Het zijn bange tijden, mijn God. Vannacht was het voor het eerst dat ik met brandende ogen slapeloos in het donker lag en er vele beelden van menselijk lijden langs me trokken. Ik zal je één ding beloven God, een kleinigheidje maar: ik zal mijn zorgen voor de toekomst niet als even zovele zware gewichten aan de dag van heden hangen, maar dat kost enige oefening. Iedere dag heeft nu aan zichzelf genoeg. Ik zal je helpen, God, dat je het niet in mij begeeft, maar ik kan van te voren nergens voor instaan. Maar dit ene wordt me steeds duidelijker: dat jij ons niet kunt helpen, maar dat wij jou moeten helpen en door dat laatste helpen wij onszelf. En dit is het enige wat we in deze tijd kunnen redden en ook het enige waar het op aan komt: een stukje van jou in onszelf, God. En misschien kunnen we ook eraan meewerken jou op te graven in de geteisterde harten van anderen. Ja, mijn God, aan de omstandigheden schijn jij niet al te veel te kunnen doen, ze horen nu eenmaal bij dit leven. Ik roep je er ook niet voor ter verantwoording, jij mag ons daar later voor ter verantwoording roepen.
Ik ben niet alléén moe of ziek of treurig of angstig, maar ik ben het samen met miljoenen anderen uit vele eeuwen en het hoort bij het leven en het leven is toch schoon en het is ook zinrijk in z'n zinloosheid, mits men maar voor alles een plaats inruimt in z'n leven en het leven als een eenheid in zich meedraagt; dan is het toch op de een of andere manier een gesloten geheel. En zodra men onderdelen daarvan wil uitschakelen en niet accepteren en men eigenmachtig en willekeurig DIT van het leven wel wil aanvaarden en iets anders niet, ja dan wordt het inderdaad zinloos omdat het niet meer een geheel is en alles willekeurig wordt.

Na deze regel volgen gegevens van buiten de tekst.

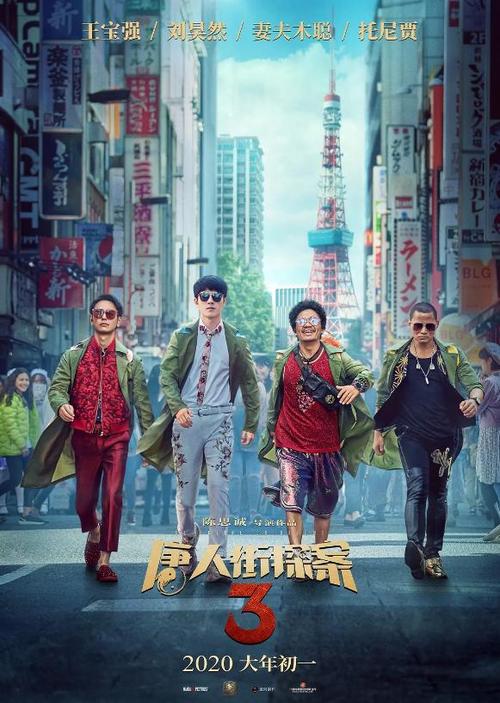 石家庄职业技术学院学位证样本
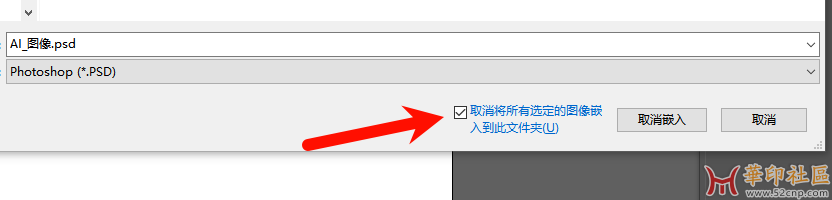 PixPin_2024-04-22_20-41-07.png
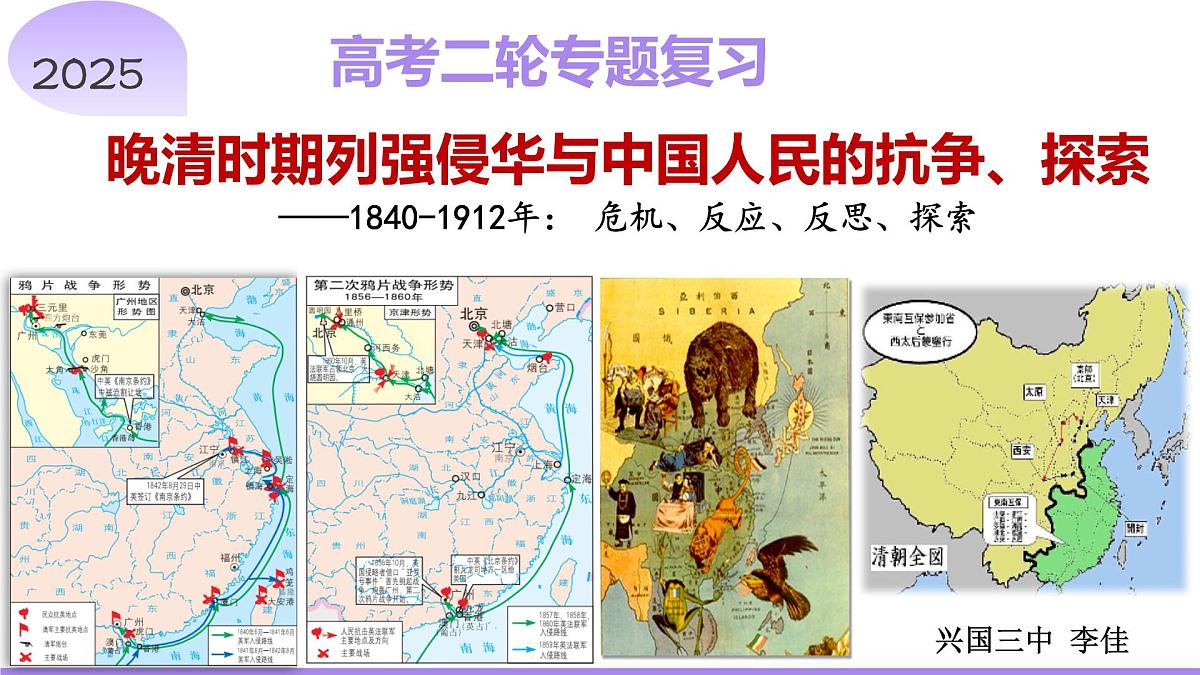 二轮复习：晚清时期列强侵华与中国人民的抗争、探索 课件第1页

Ik zou mijn handen willen vouwen en zeggen: kinderen, ik ben zo gelukkig en dankbaar en ik vind het leven zo mooi en zinrijk. Jawel mooi en zinrijk, terwijl ik hier sta aan het bed van mijn dode vriend, die veel te jong gestorven is en terwijl ik ieder ogenblik gedeporteerd kan worden naar een onbekend gebied. Mijn God, ik ben je zo dankbaar voor alles. Met datgene van de doden, dat eeuwig leeft, zal ik verder leven en datgene in de levenden wat dood is, zal ik weer tot leven wekken en zo zal er niets dan leven zijn, één groot leven, mijn God.